▸ **Texto proporcionado**:
········

Reflexiones sobre ecología, ética y dieta

Menos carne, mejor carne, vida para el campo

Fuentes: El ecologista

La agricultura y ganadería que practicamos masivamente en los países industrializados son ecológicamente insostenibles, y topa con dificultades crecientes para alimentar al mundo. En efecto: * Nuestro sistema agropecuario actual produce graves y crecientes impactos ecológicos, entre los cuales cabe contar: desforestación, desertificación de extensos territorios, destrucción del suelo fértil, difusión de tóxicos biocidas en […]

La agricultura y ganadería que practicamos masivamente en los países industrializados son ecológicamente insostenibles, y topa con dificultades crecientes para alimentar al mundo. En efecto:

* Nuestro sistema agropecuario actual produce graves y crecientes impactos ecológicos, entre los cuales cabe contar: desforestación, desertificación de extensos territorios, destrucción del suelo fértil, difusión de tóxicos biocidas en el ambiente (plaguicidas, herbicidas, fungicidas…), contaminación de los acuíferos, despilfarro de agua (captada a menudo con gran impacto ambiental), pérdida de biodiversidad… Aunque raras veces seamos conscientes de ello, en muchos países el impacto ambiental de la agricultura probablemente sea mayor que el de cualquier otro sector de actividad humana (incluyendo la industria).i

* Durante milenios, agricultura y ganadería fueron eficientes sistemas de captación de energía solar; pero hoy se basan esencialmente en los recursos del subsuelo. Cuando consumimos productos agrícolas o carne, la mayoría de la energía bioquímica que ingerimos no procede del sol, sino del petróleo (que es un recurso escaso y no renovable). Esto plantea graves interrogantes sobre la eficiencia y la viabilidad de nuestros actuales sistemas agropecuarios industriales. Podemos permitirnos un contrasentido semejante durante unas pocas generaciones, pero no más. Comer del sol puede ser ecológicamente sustentable; comer del petróleo no lo es en ningún caso. Mientras que la agricultura intensiva tradicional china llegaba a alcanzar rendimientos de 50 a 1 (vale decir, con una caloría de energía externa distinta a la solar se llegaban a obtener 50 calorías de alimento) y la tradicional agricultura cerealista castellana de 20 a 1, la agricultura industrial española actual sólo alcanza en promedio 0’8 a 1: es decir, su balance energético es negativoii. El sistema agroalimentario estadounidense funciona con rendimiento 1:10 en promedio (para poner una caloría sobre la mesa se invierten diez calorías petrolíferas)iii, y en el cultivo de verduras de invernadero durante el invierno llegan a alcanzarse valores tan disparatados como 1:575.iv

* En el umbral del siglo XXI, la seguridad alimentaria del planeta peligra. Los indicadores básicos (producción de cereales per cápita, capturas marinas per cápita, reservas de grano) muestran un comportamiento muy preocupante en los noventav:

  • Las capturas marinas se hallan estancadas desde 1988 en torno a 90 millones de toneladas al año (un nivel insostenible, por otra parte, que está agotando las pesquerías sobreexplotadas). Al continuar el crecimiento demográfico (con unos 90 millones de personas adicionales cada año), las capturas per cápita han descendido el 9% en 1988-1996.

········

▸ **Planteamiento del problema**: Retome el texto sobre la insostenibilidad de la agricultura y la ganadería industriales justo después de la oración que termina en «en 1988-1996».

▸ **Material proporcionado**:

········

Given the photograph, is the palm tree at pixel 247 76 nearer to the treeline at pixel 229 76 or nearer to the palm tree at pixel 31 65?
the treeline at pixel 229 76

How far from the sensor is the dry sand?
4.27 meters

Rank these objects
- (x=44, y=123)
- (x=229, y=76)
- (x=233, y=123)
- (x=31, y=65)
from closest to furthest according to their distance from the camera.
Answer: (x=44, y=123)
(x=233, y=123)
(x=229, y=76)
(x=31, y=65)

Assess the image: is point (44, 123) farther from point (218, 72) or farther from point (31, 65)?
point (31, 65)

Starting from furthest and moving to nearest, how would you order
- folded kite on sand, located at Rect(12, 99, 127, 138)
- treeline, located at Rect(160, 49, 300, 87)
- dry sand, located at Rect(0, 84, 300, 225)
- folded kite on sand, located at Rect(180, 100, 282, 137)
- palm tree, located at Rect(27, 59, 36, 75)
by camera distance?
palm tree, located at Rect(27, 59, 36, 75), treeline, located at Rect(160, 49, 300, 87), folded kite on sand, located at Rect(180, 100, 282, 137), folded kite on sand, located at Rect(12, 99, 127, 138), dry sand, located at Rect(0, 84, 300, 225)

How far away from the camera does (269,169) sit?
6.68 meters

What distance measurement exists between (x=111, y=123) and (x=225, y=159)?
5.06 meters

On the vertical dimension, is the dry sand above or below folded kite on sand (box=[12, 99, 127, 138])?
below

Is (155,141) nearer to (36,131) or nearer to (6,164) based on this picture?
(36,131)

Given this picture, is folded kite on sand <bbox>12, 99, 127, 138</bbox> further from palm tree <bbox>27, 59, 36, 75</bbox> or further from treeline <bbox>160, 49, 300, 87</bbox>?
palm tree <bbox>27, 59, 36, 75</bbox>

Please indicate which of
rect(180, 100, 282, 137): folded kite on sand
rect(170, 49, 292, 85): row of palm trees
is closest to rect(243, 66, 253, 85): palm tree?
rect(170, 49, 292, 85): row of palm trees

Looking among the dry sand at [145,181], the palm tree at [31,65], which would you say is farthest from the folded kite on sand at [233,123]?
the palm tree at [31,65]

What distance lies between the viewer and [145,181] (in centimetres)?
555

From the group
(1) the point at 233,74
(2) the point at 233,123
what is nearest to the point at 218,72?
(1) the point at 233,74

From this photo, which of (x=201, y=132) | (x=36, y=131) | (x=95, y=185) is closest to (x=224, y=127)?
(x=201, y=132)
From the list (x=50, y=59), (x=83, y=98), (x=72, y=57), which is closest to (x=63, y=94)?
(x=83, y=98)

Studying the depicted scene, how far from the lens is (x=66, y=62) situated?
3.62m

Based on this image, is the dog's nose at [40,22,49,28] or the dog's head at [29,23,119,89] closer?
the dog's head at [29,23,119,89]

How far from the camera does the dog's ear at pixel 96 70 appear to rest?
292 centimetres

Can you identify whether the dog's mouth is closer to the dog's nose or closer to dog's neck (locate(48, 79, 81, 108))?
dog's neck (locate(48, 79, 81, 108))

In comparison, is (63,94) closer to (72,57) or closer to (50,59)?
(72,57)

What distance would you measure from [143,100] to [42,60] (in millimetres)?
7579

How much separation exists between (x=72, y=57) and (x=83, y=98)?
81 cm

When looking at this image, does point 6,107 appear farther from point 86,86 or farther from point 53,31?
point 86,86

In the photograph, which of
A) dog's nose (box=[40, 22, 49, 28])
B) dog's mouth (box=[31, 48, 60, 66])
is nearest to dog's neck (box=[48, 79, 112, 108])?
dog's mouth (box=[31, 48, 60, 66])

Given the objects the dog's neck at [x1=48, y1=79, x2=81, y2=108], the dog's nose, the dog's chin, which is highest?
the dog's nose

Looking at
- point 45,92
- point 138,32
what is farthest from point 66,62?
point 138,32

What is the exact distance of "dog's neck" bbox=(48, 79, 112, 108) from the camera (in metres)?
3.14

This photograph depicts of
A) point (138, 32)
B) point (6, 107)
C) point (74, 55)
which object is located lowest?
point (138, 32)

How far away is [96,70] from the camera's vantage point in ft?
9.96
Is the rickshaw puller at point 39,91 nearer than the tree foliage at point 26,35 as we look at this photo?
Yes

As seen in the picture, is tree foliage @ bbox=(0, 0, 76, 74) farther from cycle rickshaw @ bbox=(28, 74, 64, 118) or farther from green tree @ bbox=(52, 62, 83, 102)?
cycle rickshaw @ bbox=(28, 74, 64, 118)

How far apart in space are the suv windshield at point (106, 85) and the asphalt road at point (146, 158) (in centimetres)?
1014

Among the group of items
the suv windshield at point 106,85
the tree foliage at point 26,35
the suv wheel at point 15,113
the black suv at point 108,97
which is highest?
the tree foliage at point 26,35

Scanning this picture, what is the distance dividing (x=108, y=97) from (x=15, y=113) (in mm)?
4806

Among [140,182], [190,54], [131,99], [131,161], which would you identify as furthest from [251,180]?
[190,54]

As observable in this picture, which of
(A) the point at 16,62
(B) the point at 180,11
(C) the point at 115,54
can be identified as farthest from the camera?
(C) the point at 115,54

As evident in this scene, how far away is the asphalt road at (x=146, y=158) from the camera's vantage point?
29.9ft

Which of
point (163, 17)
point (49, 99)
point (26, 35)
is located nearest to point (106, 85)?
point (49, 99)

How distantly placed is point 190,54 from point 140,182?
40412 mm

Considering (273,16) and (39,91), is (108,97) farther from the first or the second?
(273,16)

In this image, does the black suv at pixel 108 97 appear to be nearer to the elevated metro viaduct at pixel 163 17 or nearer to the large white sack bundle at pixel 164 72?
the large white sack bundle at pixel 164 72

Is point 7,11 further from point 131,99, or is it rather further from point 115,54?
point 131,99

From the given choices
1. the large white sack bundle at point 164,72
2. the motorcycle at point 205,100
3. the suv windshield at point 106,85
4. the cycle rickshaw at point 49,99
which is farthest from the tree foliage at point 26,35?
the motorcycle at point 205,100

········

▸ **Espacio de respuesta**:
  • La cosecha mundial de cereales creció el 182% en 1950-1990; sólo el 3% en 1990-1996. La cosecha per capita cayó el 6 % en 1984-1997. La superficie cerealista por persona cayó a la mitad en 1950-1995 (pasando de 0,23 a 0,12 hectáreas).

  • Las reservas de grano han descendido en los noventa al nivel más bajo de la historia (sólo 50 días de consumo, es decir, 240 millones de toneladas de cereal, en 1996). El nivel mínimo de seguridad alimentaria son 70 días; por debajo de 60 los precios se deslizan hacia una gran inestabilidad.

  • Los incrementos de productividad de la tierra se han frenado bruscamente desde 1990: la producción de cereales por hectárea creció al 2,3% anual en 1950-1990 (pasando de 1,06 toneladas a 2,54), pero en 1990-96 sólo creció al 0,5% anual (mientras la población mundial crecía al 1,6%).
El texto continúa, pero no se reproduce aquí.